**DIRECTIVES**
1. In the piece on praising children, write out the part from "With access within" to "encourage better behaviour.", changing "parents" to "caregivers".
2. In the piece on praising children, what is the title of Alfie Kohn's book?

Over the past couple of weeks I have been immersed in toddler land with my gorgeous, feisty granddaughter Miss Elli, giving her sleep-deprived parents some quiet time with their newborn son.
We have been to a relaxed, friendly community playgroup and to several playgrounds, parks and coffee shops, and I have witnessed first-hand loving parents and carers navigating the confusing, often frustrating landscape of parenthood.
With access within milliseconds to endless information, it is easy to see how having too much information can mean that sometimes parents are unable to see the forest for the trees.
One thing I’ve noticed is the endless praise I hear. Some parents tell me they tend to over use praise because they can’t remember being praised as children. Others tell me they don’t want to damage their children’s self-esteem by saying no or by telling them off.
All parents want their children to grow up to be happy, healthy, strong, kind, capable and resilient. We may not realise however why at home and school, giving too many treats, stickers, certificates and other extrinsic rewards can de-motivate children.
Alfie Kohn in his book Unconditional Parenting certainly doesn’t hold back in his concerns about the damaging effects of giving children extrinsic rewards or praise to encourage better behaviour.
He explores the global research and even I find many of his findings uncomfortable. He challenges the use of phrases like, ‘well done’, ‘good work’, ‘good drawing — I love that picture’ and even ‘good sharing’.
Kohn argues that rather than encouraging our children to continue making these positive choices, our praise simply commits them to needing our approval. Our words are not just telling the child what she has done well, rather we are telling her we approve of what she did.
Essentially we have learned these patterns from the psychology of behaviour modification, which tells us positive reinforcement for behaviours we want is a good thing for children.
However the research is quite convincing that children who are praised often become ‘praise junkies’ and even as adults continue to rely on other people for validation because they are unable to give it to themselves.

**ENTRIES**
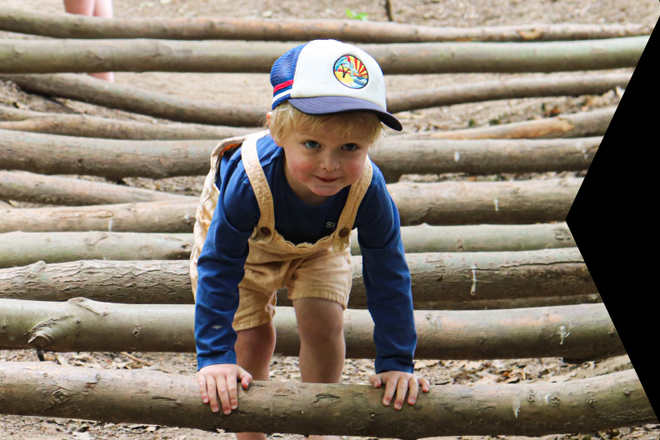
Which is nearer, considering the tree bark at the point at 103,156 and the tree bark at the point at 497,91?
the tree bark at the point at 103,156

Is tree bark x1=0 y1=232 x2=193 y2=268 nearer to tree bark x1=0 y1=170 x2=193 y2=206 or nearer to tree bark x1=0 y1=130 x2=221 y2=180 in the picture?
tree bark x1=0 y1=170 x2=193 y2=206

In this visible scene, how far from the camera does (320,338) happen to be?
222 centimetres

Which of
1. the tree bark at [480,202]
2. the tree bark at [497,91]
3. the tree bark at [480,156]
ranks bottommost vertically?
the tree bark at [480,202]

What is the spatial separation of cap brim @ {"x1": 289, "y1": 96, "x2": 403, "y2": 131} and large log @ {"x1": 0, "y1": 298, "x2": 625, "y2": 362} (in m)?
0.98

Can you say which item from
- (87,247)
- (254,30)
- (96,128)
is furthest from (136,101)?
(87,247)

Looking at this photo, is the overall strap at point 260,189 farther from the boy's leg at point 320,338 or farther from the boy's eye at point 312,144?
the boy's leg at point 320,338

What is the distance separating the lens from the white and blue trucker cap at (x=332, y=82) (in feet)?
5.72

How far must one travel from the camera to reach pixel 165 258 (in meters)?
2.90

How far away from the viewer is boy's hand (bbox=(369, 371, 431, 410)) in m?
1.93

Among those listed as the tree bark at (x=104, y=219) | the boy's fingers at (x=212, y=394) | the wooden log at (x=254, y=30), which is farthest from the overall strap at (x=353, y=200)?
the wooden log at (x=254, y=30)

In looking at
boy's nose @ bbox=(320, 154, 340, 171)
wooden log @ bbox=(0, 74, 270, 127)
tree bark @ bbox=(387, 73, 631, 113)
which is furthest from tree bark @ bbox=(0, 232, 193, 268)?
tree bark @ bbox=(387, 73, 631, 113)

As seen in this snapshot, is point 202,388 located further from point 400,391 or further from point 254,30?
point 254,30

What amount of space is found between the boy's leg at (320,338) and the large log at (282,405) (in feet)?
0.93

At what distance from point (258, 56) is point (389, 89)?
275cm
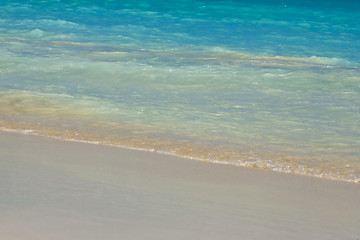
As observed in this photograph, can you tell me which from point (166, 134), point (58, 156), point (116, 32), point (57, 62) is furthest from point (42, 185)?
point (116, 32)

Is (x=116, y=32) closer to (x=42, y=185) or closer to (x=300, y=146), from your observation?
(x=300, y=146)

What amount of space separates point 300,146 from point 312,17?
1139 centimetres

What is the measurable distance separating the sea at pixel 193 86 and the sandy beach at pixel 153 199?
272 millimetres

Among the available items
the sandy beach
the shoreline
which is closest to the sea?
the shoreline

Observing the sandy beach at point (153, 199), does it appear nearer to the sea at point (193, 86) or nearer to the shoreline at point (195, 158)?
the shoreline at point (195, 158)

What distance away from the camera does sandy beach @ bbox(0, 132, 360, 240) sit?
2.95m

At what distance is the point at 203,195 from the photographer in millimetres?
3441

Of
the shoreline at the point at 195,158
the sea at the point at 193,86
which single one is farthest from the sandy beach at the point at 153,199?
the sea at the point at 193,86

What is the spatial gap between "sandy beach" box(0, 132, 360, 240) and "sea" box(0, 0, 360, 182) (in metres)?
0.27

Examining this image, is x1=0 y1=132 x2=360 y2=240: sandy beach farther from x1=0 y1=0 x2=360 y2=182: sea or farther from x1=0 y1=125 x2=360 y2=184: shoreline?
x1=0 y1=0 x2=360 y2=182: sea

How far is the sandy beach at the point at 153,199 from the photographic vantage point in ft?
9.69

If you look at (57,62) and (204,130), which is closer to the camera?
(204,130)

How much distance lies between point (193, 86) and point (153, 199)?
3.63 m

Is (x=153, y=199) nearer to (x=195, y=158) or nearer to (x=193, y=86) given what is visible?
(x=195, y=158)
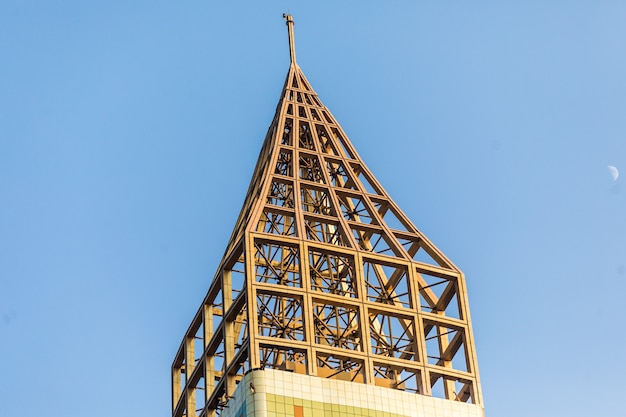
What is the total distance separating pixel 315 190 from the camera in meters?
145

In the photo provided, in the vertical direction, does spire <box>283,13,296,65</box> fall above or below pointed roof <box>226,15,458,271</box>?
above

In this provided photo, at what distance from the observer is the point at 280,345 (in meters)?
124

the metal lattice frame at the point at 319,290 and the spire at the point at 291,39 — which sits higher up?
the spire at the point at 291,39

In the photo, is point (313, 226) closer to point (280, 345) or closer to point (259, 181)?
point (259, 181)

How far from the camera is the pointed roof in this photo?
139125mm

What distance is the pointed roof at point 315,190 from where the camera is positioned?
139125mm

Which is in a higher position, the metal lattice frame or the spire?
the spire

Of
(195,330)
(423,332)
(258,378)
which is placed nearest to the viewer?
(258,378)

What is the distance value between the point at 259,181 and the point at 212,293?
15592 mm

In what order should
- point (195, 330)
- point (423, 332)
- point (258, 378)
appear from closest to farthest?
point (258, 378), point (423, 332), point (195, 330)

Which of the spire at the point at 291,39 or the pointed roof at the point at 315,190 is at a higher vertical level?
the spire at the point at 291,39

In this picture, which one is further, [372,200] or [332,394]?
[372,200]

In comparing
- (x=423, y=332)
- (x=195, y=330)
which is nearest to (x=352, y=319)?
(x=423, y=332)

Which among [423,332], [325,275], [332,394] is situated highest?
[325,275]
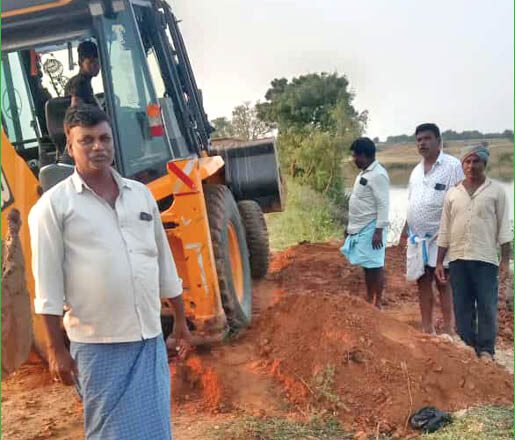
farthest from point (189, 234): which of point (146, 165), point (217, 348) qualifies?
point (217, 348)

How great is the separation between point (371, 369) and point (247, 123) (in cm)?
1683

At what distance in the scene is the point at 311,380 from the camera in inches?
156

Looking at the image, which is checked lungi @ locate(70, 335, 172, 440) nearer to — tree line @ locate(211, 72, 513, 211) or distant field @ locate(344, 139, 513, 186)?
distant field @ locate(344, 139, 513, 186)

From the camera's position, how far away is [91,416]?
8.16 ft

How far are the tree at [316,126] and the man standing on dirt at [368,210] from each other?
10.1m

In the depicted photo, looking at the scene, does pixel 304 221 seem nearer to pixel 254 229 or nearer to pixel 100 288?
pixel 254 229

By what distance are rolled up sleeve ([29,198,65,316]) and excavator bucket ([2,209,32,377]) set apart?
0.52m

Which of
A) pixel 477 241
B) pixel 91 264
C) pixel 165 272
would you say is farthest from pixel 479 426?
pixel 91 264

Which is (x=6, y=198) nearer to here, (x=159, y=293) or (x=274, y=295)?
(x=159, y=293)

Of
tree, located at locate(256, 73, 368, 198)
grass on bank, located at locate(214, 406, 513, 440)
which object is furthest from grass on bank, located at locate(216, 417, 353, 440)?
tree, located at locate(256, 73, 368, 198)

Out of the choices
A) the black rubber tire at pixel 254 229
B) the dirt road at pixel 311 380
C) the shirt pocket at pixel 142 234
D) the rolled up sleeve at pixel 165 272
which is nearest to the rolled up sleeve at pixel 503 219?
the dirt road at pixel 311 380

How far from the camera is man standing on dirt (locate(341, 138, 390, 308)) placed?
5.38m

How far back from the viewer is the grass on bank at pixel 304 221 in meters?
11.7

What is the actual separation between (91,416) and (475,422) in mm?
2044
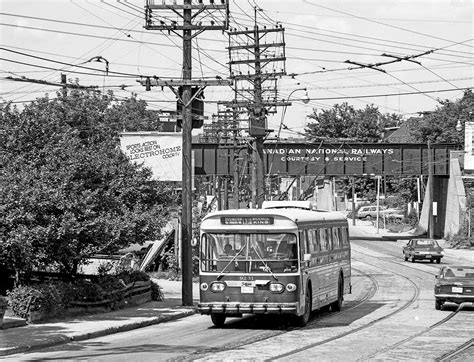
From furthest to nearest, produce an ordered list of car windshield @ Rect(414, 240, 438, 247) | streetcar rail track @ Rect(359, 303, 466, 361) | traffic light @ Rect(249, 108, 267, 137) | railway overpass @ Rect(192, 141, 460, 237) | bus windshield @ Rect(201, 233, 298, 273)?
railway overpass @ Rect(192, 141, 460, 237) < car windshield @ Rect(414, 240, 438, 247) < traffic light @ Rect(249, 108, 267, 137) < bus windshield @ Rect(201, 233, 298, 273) < streetcar rail track @ Rect(359, 303, 466, 361)

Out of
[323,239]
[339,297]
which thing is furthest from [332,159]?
[323,239]

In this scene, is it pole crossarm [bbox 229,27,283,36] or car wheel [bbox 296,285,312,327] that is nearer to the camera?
car wheel [bbox 296,285,312,327]

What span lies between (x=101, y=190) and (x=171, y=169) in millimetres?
26642

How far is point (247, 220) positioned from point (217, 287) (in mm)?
1822

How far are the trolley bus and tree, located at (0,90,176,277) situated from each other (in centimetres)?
361

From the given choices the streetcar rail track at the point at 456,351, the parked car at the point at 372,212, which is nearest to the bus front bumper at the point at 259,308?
the streetcar rail track at the point at 456,351

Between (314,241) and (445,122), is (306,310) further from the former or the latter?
(445,122)

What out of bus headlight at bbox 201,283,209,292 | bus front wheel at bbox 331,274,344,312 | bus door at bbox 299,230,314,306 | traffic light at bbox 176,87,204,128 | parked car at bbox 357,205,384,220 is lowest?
parked car at bbox 357,205,384,220

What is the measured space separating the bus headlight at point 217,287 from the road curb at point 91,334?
7.93 feet

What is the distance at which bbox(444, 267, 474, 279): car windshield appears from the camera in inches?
1133

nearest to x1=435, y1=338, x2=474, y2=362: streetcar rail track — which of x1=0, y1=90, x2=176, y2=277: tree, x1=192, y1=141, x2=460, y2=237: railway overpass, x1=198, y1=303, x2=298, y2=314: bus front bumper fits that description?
x1=198, y1=303, x2=298, y2=314: bus front bumper

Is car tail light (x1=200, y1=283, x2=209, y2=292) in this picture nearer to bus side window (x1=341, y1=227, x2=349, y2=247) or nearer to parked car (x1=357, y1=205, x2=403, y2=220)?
bus side window (x1=341, y1=227, x2=349, y2=247)

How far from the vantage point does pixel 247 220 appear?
74.5ft

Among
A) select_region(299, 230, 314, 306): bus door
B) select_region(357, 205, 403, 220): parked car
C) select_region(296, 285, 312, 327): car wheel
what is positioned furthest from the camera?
select_region(357, 205, 403, 220): parked car
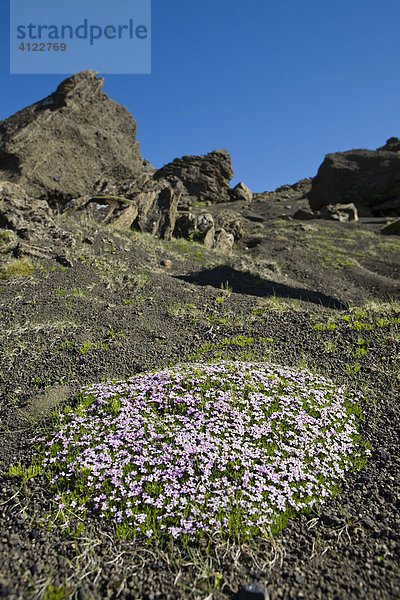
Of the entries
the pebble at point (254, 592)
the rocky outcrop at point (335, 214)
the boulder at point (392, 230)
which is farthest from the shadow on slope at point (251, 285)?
the rocky outcrop at point (335, 214)

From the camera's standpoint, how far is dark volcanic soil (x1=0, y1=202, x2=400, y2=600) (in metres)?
3.29

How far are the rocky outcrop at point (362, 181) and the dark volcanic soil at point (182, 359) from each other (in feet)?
83.7

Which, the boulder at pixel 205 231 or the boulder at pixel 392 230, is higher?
the boulder at pixel 392 230

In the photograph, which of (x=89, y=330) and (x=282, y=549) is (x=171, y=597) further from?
(x=89, y=330)

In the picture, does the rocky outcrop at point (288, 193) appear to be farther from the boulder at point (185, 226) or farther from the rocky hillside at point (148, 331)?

**SOLUTIONS TO EACH TASK**
1.
With access within milliseconds to endless information, it is easy to see how having too much information can mean that sometimes caregivers are unable to see the forest for the trees.
One thing I’ve noticed is the endless praise I hear. Some caregivers tell me they tend to over use praise because they can’t remember being praised as children. Others tell me they don’t want to damage their children’s self-esteem by saying no or by telling them off.
All caregivers want their children to grow up to be happy, healthy, strong, kind, capable and resilient. We may not realise however why at home and school, giving too many treats, stickers, certificates and other extrinsic rewards can de-motivate children.
Alfie Kohn in his book Unconditional Parenting certainly doesn’t hold back in his concerns about the damaging effects of giving children extrinsic rewards or praise to encourage better behaviour.

2. Unconditional Parenting